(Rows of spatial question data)
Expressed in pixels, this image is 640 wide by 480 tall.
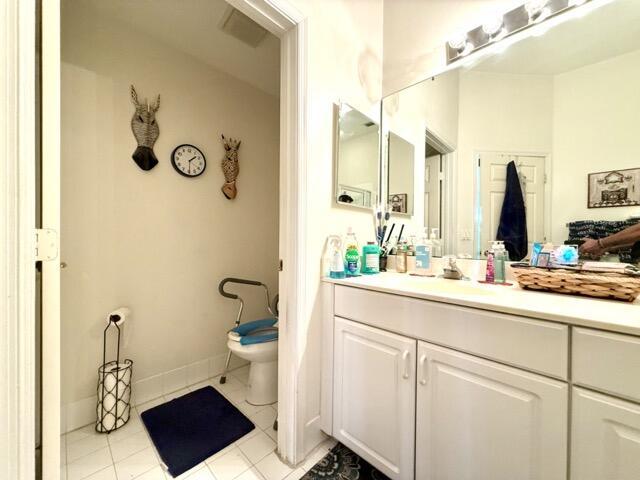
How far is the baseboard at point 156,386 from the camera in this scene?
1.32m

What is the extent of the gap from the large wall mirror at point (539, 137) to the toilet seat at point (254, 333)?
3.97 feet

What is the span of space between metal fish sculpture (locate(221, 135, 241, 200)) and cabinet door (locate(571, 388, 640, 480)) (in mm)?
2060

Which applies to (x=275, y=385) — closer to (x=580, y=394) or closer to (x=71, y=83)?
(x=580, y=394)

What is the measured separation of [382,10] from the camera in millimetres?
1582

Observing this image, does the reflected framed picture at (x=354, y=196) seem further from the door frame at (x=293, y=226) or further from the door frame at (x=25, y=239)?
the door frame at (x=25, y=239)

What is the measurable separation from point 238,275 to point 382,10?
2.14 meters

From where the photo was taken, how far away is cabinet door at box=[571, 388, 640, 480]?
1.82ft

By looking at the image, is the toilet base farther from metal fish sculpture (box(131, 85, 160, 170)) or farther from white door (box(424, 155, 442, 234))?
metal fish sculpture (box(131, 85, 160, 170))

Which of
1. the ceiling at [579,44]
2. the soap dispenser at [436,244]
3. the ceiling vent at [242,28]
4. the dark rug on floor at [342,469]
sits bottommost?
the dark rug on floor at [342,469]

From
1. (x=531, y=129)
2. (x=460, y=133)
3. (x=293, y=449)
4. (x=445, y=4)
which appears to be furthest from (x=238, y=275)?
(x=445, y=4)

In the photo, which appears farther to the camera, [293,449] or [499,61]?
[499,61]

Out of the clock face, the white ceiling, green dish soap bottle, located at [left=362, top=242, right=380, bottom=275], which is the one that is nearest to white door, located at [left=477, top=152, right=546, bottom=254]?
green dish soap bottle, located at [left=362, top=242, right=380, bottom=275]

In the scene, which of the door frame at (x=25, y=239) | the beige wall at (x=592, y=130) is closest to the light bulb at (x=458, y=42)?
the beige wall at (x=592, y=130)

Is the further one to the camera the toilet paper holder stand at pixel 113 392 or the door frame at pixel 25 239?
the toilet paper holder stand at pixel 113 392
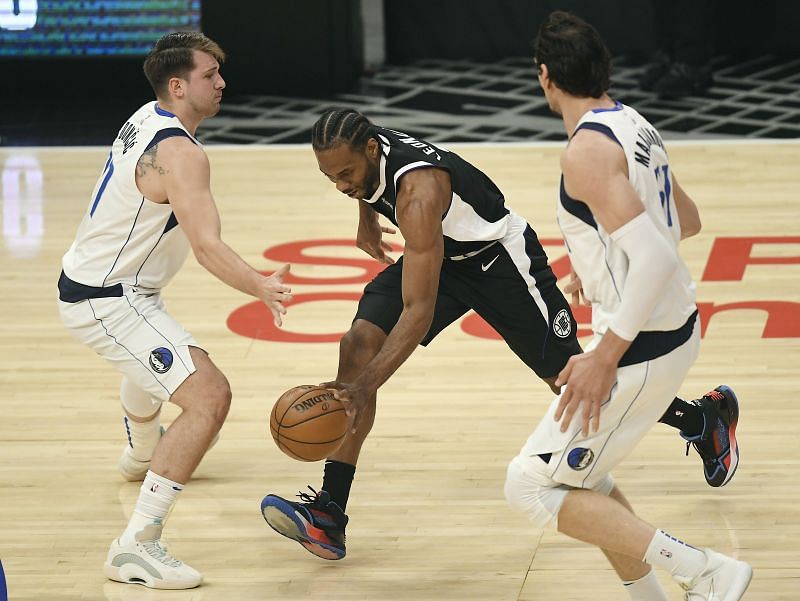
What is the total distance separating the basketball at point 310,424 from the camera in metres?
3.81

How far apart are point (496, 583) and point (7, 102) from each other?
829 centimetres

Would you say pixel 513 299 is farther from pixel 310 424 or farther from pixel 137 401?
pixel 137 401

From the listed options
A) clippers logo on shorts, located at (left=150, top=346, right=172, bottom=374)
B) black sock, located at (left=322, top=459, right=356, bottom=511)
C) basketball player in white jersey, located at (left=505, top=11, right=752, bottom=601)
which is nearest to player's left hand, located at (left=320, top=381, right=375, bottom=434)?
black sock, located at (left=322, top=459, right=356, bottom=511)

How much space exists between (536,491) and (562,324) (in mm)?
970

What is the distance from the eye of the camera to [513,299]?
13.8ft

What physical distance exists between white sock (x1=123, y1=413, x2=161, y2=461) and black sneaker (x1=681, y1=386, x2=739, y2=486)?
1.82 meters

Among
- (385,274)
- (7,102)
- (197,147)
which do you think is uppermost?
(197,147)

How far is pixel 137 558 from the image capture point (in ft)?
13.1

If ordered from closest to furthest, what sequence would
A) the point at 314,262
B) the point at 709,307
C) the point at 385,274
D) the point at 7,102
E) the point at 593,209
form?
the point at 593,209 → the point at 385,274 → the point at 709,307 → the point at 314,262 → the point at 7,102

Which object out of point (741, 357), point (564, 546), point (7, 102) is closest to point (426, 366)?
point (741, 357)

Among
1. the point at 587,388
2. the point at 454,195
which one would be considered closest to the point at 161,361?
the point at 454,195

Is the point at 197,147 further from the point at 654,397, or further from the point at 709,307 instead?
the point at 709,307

SET PROBLEM: Retype the records exactly. Any image in them should not appear in what you write.

ANSWER TO THE PROBLEM:
Expressed in pixels, this image is 640 wide by 480 tall.
How far is the baseboard at point 156,386 from the camera in this scene?
1.32m

What is the extent of the gap from the large wall mirror at point (539, 137) to the toilet seat at point (254, 333)?
3.97 feet

What is the span of space between metal fish sculpture (locate(221, 135, 241, 200)) and cabinet door (locate(571, 388, 640, 480)) (in mm)?
2060

Which applies to (x=275, y=385) — closer to (x=580, y=394) or closer to (x=71, y=83)?
(x=580, y=394)

What is the measured separation of [382,10] from the camera in millimetres?
1582

Observing this image, does the reflected framed picture at (x=354, y=196) seem further from the door frame at (x=293, y=226) or further from the door frame at (x=25, y=239)?
the door frame at (x=25, y=239)

What is the measurable separation from point 238,275 to point 382,10?
2.14 meters

From where the photo was taken, how far away is cabinet door at box=[571, 388, 640, 480]?
1.82ft

By looking at the image, is the toilet base farther from metal fish sculpture (box(131, 85, 160, 170)) or farther from white door (box(424, 155, 442, 234))?
metal fish sculpture (box(131, 85, 160, 170))

Which of
1. the ceiling at [579,44]
2. the soap dispenser at [436,244]
3. the ceiling vent at [242,28]
4. the dark rug on floor at [342,469]
sits bottommost?
the dark rug on floor at [342,469]

From
1. (x=531, y=129)
2. (x=460, y=133)
3. (x=293, y=449)
4. (x=445, y=4)
which appears to be furthest from (x=238, y=275)?
(x=445, y=4)

In the photo, which appears farther to the camera, [293,449] or [499,61]?
[499,61]

Out of the clock face, the white ceiling, green dish soap bottle, located at [left=362, top=242, right=380, bottom=275], which is the one that is nearest to white door, located at [left=477, top=152, right=546, bottom=254]?
green dish soap bottle, located at [left=362, top=242, right=380, bottom=275]

In the scene, which of the door frame at (x=25, y=239) | the beige wall at (x=592, y=130) is closest to the light bulb at (x=458, y=42)?
the beige wall at (x=592, y=130)

Is the further one to the camera the toilet paper holder stand at pixel 113 392 or the door frame at pixel 25 239?
the toilet paper holder stand at pixel 113 392
What is the total distance separating the basketball at point 310,424 from the camera in metres?
3.81

How far apart are point (496, 583) and point (7, 102) from each other?
829 centimetres

Would you say pixel 513 299 is farther from pixel 310 424 or farther from pixel 137 401?
pixel 137 401

From the listed options
A) clippers logo on shorts, located at (left=150, top=346, right=172, bottom=374)
B) black sock, located at (left=322, top=459, right=356, bottom=511)
C) basketball player in white jersey, located at (left=505, top=11, right=752, bottom=601)
which is nearest to player's left hand, located at (left=320, top=381, right=375, bottom=434)?
black sock, located at (left=322, top=459, right=356, bottom=511)

How much space exists between (536,491) and (562,324) (in mm)?
970

What is the distance from the eye of the camera to [513,299]?
13.8ft

What physical distance exists between white sock (x1=123, y1=413, x2=161, y2=461) and black sneaker (x1=681, y1=386, x2=739, y2=486)?
1.82 meters

Among
- (385,274)
- (7,102)
- (197,147)
which do you think is uppermost?
(197,147)

How far is pixel 137 558 from the image capture point (in ft)?
13.1

If ordered from closest to furthest, what sequence would
A) the point at 314,262
B) the point at 709,307
C) the point at 385,274
D) the point at 7,102
E) the point at 593,209
form?
the point at 593,209 → the point at 385,274 → the point at 709,307 → the point at 314,262 → the point at 7,102

Which object out of point (741, 357), point (564, 546), point (7, 102) is closest to point (426, 366)?
point (741, 357)

Among
1. the point at 587,388
2. the point at 454,195
which one would be considered closest to the point at 161,361?
the point at 454,195

Is the point at 197,147 further from the point at 654,397, or further from the point at 709,307 instead?
the point at 709,307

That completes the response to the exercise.